Homocysteine is a risk factor for the development of atherosclerosis and its thrombotic complications. We have employed an animal model to explore the hypothesis that an increase in reactive oxygen species and a subsequent loss of nitric oxide bioactivity contribute to endothelial dysfunction in mild hyperhomocysteinemia. We examined endothelial function and in vivo oxidant burden in mice heterozygous for a deletion in the cystathionine beta-synthase (CBS) gene, by studying isolated, precontracted aortic rings and mesenteric arterioles in situ. CBS(-/+) mice demonstrated impaired acetylcholine-induced aortic relaxation and a paradoxical vasoconstriction of mesenteric microvessels in response to superfusion of methacholine and bradykinin. Cyclic GMP accumulation following acetylcholine treatment was also impaired in isolated aortic segments from CBS(-/+) mice, but aortic relaxation and mesenteric arteriolar dilation in response to sodium nitroprusside were similar to wild-type. Plasma levels of 8-epi-PGF(2alpha) (8-IP) were somewhat increased in CBS(-/+) mice, but liver levels of 8-IP and phospholipid hydroperoxides, another marker of oxidative stress, were normal. Aortic tissue from CBS(-/+) mice also demonstrated greater superoxide production and greater immunostaining for 3-nitrotyrosine, particularly on the endothelial surface. Importantly, endothelial dysfunction appears early in CBS(-/+) mice in the absence of structural arterial abnormalities. Hence, mild hyperhomocysteinemia due to reduced CBS expression impairs endothelium-dependent vasodilation, likely due to impaired nitric oxide bioactivity, and increased oxidative stress apparently contributes to inactivating nitric oxide in chronic, mild hyperhomocysteinemia.

Figure 1

(a) Total plasma homocysteine concentration in CBS^+/+ mice (n = 5) and CBS^–/+ mice (n = 7), and (b) CBS activity from liver homogenates in CBS^+/+ mice (n = 6) and CBS^–/+ mice (n = 6). ^AP < 0.05.

Figure 2

Relaxation of isolated, precontracted aortic rings in response to acetylcholine (a) and sodium nitroprusside (b) in CBS^+/+ mice (circles; n = 9) and CBS^–/+ mice (squares; n = 9). ^AP < 0.05; ^BP < 0.001; ^CP = NS.

Figure 3

Mesenteric microvascular response to superfusion of methacholine (a), bradykinin (b), and sodium nitroprusside (c) in CBS^+/+ mice (circles) (n = 4) and CBS^–/+ mice (squares) (n = 4). ^AP < 0.05; ^BP < 0.001; ^CP = NS.

Figure 4

Aortic cyclic GMP accumulation stimulated with acetylcholine for 1 minute in CBS^+/+ mice (n = 4) and CBS^–/+ mice (n = 4). ^AP = 0.15.

Figure 5

Plasma 8-isoprostane levels from CBS^+/+ mice (n = 4) and CBS^–/+ mice (n = 10). ^AP = 0.07.

Figure 6

Cardiovascular histology of CBS^–/+ mouse (Masson trichrome staining). (a) Normal histological aspect of the aorta in a 10-week-old CBS mouse. (b) Cross section through an arteriole in the mesentery of a CBS mouse at 10 weeks of age.
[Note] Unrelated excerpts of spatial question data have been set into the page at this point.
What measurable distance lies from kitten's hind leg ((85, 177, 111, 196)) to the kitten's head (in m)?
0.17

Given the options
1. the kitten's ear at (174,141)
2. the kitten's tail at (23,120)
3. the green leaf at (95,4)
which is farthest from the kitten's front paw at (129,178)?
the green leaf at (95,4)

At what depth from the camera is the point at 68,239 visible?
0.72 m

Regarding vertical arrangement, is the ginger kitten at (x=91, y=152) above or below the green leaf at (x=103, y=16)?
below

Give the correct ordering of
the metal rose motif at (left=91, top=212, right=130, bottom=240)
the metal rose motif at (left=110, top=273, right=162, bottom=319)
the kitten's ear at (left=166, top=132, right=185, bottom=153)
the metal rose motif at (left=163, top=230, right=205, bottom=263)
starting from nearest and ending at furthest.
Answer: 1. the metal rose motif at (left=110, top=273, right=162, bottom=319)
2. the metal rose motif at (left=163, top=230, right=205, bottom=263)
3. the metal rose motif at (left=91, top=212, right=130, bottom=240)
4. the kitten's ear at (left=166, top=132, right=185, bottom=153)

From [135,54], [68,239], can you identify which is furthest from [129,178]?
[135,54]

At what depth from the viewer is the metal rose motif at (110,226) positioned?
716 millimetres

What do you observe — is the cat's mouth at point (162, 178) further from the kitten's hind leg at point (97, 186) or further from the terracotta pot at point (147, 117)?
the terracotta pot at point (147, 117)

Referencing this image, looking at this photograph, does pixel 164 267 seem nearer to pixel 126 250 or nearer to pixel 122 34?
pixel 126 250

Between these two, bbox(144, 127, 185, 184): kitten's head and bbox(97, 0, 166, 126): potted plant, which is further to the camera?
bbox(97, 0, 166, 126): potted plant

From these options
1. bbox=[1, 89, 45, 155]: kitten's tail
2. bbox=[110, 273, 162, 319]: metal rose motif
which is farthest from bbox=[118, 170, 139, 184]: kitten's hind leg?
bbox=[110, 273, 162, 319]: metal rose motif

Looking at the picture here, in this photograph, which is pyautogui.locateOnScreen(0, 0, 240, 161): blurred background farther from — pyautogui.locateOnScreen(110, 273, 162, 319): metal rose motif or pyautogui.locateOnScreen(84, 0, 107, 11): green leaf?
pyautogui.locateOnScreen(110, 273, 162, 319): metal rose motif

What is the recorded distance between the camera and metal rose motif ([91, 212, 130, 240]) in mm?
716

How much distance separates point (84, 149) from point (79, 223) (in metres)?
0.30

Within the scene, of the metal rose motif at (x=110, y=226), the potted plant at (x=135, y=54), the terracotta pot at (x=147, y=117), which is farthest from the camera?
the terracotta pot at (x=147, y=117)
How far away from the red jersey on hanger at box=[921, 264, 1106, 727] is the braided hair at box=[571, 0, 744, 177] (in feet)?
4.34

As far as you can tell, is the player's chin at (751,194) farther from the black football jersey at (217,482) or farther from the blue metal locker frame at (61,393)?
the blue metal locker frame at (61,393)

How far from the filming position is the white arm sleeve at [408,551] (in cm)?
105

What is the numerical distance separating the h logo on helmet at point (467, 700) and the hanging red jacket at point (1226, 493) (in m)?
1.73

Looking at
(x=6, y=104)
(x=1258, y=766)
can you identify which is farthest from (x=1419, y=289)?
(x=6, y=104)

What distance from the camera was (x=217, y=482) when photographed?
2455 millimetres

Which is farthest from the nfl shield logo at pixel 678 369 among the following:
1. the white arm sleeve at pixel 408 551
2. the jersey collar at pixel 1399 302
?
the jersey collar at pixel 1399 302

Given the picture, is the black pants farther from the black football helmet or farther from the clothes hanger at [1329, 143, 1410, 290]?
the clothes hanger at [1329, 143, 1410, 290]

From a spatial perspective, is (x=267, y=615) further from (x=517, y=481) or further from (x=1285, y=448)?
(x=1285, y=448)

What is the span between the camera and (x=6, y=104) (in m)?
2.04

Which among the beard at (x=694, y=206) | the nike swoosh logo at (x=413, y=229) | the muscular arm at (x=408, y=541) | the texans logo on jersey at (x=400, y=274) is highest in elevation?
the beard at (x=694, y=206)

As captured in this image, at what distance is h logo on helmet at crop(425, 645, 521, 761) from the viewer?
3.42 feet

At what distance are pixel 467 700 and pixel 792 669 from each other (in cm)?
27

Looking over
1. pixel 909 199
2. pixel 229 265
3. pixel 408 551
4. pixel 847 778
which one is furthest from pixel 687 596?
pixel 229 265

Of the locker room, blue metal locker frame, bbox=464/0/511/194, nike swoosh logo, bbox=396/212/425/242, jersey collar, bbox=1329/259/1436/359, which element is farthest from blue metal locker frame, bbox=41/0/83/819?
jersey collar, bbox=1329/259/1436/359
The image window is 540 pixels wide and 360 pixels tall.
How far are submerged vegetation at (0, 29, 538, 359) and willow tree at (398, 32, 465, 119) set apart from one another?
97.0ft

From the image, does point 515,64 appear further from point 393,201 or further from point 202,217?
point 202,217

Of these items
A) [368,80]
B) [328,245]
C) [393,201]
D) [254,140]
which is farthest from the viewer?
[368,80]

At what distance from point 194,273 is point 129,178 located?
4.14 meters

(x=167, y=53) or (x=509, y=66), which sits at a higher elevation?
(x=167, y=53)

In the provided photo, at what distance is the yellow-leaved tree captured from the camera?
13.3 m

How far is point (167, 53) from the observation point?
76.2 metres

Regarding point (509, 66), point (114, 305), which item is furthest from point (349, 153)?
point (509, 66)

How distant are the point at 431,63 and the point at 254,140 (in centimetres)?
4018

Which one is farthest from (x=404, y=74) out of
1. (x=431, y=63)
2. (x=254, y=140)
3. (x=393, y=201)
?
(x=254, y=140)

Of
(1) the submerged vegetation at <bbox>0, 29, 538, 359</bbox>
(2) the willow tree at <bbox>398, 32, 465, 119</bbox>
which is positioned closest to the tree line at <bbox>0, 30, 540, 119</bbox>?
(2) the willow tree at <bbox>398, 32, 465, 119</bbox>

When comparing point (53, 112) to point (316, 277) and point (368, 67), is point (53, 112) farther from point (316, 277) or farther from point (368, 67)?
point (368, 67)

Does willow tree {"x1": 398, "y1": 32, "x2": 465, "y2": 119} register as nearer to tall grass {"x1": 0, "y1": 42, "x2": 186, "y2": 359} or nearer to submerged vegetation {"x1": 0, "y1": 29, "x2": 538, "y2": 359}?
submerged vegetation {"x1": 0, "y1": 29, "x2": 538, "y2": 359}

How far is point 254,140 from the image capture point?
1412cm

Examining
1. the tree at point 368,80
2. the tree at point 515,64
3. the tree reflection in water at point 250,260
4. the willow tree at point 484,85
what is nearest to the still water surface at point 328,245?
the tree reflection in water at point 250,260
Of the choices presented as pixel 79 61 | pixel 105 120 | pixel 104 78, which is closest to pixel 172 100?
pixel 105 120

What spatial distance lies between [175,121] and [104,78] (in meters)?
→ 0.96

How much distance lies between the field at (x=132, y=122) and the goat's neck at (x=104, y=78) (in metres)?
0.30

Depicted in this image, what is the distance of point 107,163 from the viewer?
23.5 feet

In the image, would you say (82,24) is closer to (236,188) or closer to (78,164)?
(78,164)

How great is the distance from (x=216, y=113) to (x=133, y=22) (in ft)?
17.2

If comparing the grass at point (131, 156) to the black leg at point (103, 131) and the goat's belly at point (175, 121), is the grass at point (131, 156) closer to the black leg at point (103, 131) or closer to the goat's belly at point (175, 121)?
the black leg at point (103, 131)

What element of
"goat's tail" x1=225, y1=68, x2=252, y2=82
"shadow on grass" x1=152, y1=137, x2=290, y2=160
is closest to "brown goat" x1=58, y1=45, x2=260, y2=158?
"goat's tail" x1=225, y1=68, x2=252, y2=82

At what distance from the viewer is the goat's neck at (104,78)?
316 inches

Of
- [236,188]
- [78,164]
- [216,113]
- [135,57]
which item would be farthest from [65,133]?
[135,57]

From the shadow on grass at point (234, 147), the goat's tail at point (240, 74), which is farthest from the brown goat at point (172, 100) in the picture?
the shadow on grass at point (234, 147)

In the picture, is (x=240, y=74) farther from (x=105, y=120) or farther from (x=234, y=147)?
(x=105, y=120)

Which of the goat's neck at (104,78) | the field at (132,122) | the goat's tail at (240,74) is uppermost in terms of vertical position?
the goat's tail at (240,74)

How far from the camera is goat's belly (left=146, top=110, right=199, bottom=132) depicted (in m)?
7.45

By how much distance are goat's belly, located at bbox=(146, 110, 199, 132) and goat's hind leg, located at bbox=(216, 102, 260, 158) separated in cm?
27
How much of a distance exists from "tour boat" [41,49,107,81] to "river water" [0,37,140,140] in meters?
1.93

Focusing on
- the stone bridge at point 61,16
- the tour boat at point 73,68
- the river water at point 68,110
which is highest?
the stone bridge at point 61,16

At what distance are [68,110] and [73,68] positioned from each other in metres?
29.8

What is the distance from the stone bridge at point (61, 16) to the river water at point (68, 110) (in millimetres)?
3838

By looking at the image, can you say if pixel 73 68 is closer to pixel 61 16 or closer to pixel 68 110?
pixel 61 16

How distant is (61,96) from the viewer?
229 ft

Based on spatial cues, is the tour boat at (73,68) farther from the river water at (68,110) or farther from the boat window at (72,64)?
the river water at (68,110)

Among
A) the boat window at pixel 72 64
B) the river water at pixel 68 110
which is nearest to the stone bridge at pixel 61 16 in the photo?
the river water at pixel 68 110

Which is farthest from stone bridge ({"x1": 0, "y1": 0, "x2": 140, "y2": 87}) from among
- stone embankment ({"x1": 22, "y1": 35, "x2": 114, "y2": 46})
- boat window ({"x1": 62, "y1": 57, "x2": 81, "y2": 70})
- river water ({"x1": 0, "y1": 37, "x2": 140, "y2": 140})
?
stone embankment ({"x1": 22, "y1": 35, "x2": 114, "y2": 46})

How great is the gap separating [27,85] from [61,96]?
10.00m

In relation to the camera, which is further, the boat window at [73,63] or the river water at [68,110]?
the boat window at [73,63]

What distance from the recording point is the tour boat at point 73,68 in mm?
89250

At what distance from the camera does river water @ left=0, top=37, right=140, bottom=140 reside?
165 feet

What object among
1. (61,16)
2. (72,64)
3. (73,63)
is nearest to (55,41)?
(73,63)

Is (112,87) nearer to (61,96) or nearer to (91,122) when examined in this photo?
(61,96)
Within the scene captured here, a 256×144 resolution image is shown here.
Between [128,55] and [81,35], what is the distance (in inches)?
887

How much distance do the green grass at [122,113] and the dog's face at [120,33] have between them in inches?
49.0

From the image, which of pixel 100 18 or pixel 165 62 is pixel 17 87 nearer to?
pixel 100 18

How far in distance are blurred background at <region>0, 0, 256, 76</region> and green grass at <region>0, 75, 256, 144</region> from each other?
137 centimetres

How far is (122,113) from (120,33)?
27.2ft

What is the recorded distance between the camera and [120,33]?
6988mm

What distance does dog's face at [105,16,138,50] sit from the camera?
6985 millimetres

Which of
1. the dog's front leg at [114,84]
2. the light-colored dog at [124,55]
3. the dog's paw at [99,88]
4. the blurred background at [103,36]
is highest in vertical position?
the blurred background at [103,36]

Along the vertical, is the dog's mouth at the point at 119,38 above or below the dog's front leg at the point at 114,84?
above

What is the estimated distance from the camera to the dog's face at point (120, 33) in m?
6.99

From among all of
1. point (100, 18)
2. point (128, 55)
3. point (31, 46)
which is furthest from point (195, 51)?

Original magnifications: (a) ×120, (b) ×200.

Figure 7

Aortic arch cross sections stained for 3-nitrotyrosine. (a) CBS^+/+ with primary antibody; (b) CBS^+/+ preincubated with peroxynitrite (positive control); (c) CBS^–/+ without primary antibody (negative control); (d) CBS^–/+ with primary antibody.

Figure 8

Aortic arch cross sections stained for eNOS in (a) CBS^+/+ and (b) CBS^–/+ mice.